Exercises:
- A) Translate into Spanish this sentence from the text on the Luxembourg Gardens below: "Opened to the public in 1778, the jardins are the largest public park in Paris, and cover roughly 50 acres in the 6th arrondissement."
- B) Recast the paragraph of the text on the Luxembourg Gardens that begins "Its main garden was the origin" as a bulleted list that keeps its main facts.

Extract to read:
My favorite place on earth is the Luxembourg Gardens, or Jardin du Luxembourg, in the heart of Paris. Now, I’ve seen lots of public parks, and I do have fond memories of them – roller-skating (or in my case, roller-crashing) in Golden Gate Park, seeing Central Park’s Alice in Wonderland bronze for the first time, the daffodils popping up in London’s Hyde Park. But for me, the Luxembourg Gardens have a romance, a charm that is incomparable.
I first fell in love with the Jardin du Luxembourg on a trip through Paris while in college. I was struck by the calm, simplicity and beauty of this series of public gardens. And the Jardin is clearly meant to be enjoyed by the public. The design encourages strolling and relaxing, and is considered by locals to be “The most beautiful place of the district to court.” Well doesn’t that sound like bliss?
Its main garden was the origin of this park, and was created in 1617 by Boyeau de La Bareaudière. Opened to the public in 1778, the jardins are the largest public park in Paris, and cover roughly 50 acres in the 6th arrondissement. The French Senate occupies the ornate Luxembourg Palace, which borders and shares the gardens.
Nearby is one of the jardin’s three fountains, the La Fontaine Médicis, commissioned in the 1630s by Marie de Médicis to remind her of the grotto in the Boboli Gardens she enjoyed in her childhood in Florence.
The garden contains just over a hundred statues, monuments, and fountains, scattered throughout the grounds, A particular one of note being a 6 foot one which is a model of the Statue of Liberty.

Records:
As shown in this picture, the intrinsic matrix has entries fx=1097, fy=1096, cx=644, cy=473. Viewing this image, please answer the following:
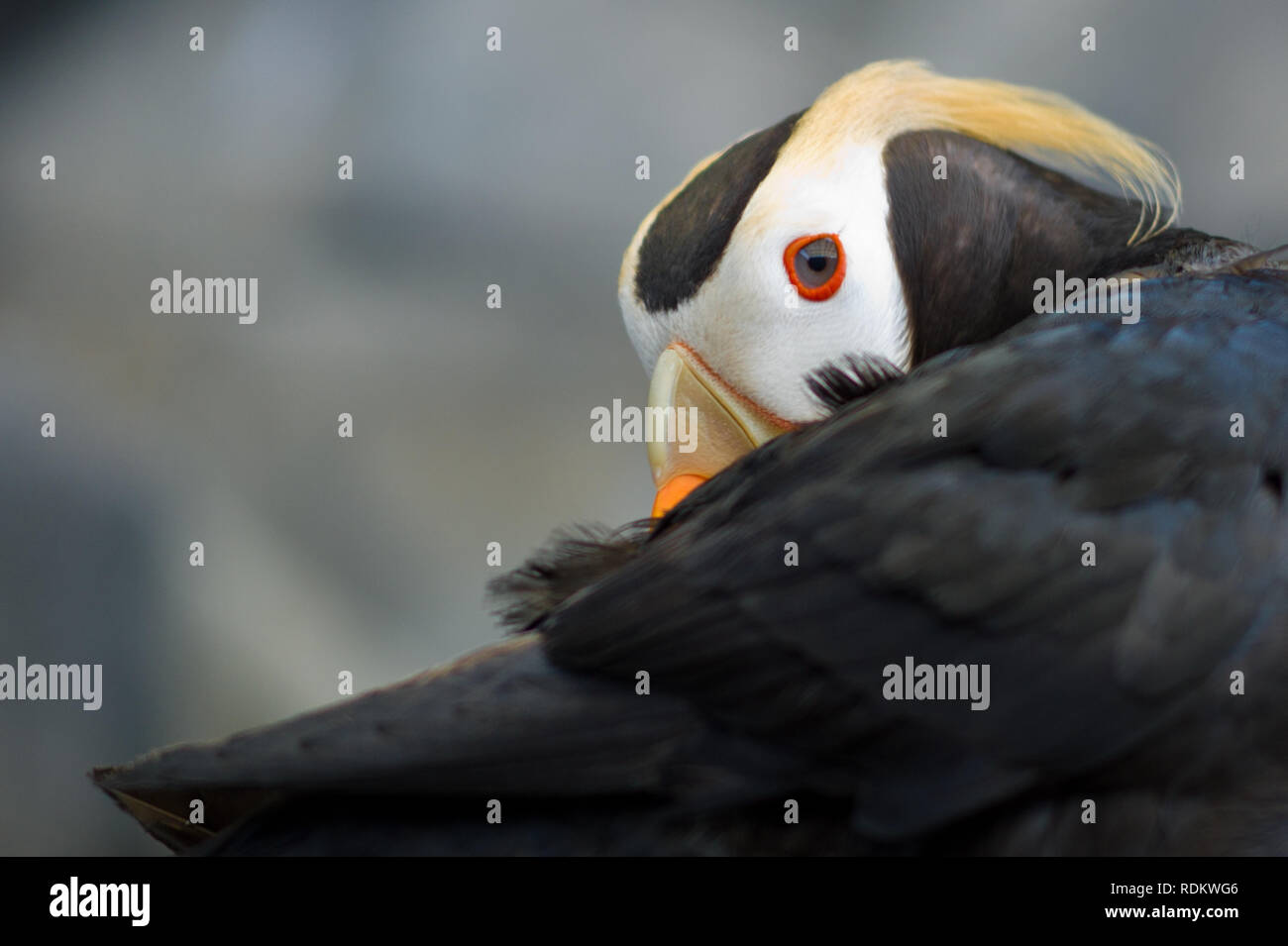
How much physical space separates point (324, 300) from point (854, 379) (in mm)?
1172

...

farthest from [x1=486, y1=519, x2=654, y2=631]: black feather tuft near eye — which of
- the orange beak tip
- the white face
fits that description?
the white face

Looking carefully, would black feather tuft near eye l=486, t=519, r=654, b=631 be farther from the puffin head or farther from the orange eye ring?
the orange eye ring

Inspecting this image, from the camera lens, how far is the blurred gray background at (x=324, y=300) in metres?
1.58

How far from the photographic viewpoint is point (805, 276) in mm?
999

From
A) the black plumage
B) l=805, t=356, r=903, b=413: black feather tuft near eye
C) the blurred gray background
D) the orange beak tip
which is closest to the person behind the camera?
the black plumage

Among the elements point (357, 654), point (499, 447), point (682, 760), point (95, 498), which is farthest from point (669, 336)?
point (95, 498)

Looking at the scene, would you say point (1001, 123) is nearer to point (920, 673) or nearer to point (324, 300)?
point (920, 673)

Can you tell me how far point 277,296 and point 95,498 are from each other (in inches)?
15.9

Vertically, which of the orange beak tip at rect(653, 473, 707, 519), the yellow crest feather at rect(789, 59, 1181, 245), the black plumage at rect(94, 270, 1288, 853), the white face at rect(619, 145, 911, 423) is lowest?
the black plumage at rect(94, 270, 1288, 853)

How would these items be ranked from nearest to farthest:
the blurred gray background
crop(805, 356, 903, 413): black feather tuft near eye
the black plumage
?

Responses per task:
- A) Abiertos al público en 1778, los jardines son el parque público más grande de París y abarcan aproximadamente 50 acres en el distrito 6.

- B)
- The main garden, the origin of the park, was created in 1617 by Boyeau de La Bareaudière.
- The gardens opened to the public in 1778.
- They are the largest public park in Paris, covering roughly 50 acres in the 6th arrondissement.
- The French Senate occupies the ornate Luxembourg Palace, which borders and shares the gardens.